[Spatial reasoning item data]

══════

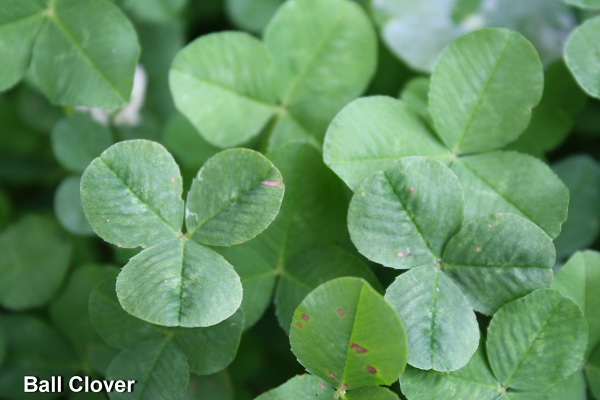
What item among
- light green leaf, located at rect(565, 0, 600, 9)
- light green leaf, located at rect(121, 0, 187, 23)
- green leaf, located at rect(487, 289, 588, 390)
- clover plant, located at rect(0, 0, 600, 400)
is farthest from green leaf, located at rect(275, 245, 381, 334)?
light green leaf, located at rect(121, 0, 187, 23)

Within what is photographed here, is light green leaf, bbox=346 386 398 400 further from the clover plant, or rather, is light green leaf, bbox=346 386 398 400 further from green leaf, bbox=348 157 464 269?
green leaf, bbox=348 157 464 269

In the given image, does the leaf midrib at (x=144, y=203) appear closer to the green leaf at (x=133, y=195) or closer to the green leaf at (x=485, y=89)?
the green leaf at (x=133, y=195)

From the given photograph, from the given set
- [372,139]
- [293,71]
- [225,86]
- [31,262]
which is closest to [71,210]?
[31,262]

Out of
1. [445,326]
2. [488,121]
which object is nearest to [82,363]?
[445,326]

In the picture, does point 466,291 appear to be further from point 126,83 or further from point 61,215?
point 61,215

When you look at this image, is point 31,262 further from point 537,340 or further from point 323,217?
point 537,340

══════

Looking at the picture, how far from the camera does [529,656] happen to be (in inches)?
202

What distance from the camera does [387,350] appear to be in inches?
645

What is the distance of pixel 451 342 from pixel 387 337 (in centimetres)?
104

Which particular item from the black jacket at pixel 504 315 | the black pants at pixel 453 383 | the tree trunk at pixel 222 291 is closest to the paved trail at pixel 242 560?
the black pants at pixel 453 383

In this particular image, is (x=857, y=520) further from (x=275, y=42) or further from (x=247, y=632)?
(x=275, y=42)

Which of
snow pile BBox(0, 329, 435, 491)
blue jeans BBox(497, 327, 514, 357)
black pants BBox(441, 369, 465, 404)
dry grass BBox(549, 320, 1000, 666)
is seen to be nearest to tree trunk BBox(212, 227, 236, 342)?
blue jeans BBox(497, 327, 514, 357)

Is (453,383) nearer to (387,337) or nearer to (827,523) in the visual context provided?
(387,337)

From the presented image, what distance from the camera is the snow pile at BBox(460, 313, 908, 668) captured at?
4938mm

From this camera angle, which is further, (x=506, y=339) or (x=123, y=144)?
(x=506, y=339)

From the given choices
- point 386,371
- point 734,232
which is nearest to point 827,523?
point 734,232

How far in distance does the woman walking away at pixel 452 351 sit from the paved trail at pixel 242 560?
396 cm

══════

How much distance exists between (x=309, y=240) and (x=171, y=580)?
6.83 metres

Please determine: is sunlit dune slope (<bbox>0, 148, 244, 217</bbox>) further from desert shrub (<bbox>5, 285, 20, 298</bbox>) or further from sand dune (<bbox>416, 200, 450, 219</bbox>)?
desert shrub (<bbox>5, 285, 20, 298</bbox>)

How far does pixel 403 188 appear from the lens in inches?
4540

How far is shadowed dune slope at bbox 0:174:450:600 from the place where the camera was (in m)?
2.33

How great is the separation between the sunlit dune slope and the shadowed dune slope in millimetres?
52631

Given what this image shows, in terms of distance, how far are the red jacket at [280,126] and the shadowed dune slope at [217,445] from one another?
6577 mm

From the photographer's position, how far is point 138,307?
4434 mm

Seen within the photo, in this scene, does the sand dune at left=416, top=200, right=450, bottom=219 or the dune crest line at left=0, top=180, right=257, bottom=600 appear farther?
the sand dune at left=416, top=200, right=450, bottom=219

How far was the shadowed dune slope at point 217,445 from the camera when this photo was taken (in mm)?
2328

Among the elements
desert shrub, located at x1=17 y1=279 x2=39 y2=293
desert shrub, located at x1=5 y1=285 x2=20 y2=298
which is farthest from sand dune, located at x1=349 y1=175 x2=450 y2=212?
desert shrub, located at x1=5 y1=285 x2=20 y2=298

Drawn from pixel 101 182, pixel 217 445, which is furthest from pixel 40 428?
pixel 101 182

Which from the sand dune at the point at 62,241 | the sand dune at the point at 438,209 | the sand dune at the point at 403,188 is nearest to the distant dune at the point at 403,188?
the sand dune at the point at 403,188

══════

WORK REQUIRED:
How many lines in the items above contain the string "located"? Case counts, and the reply should be the number alone.

COMPLETED TASK:
10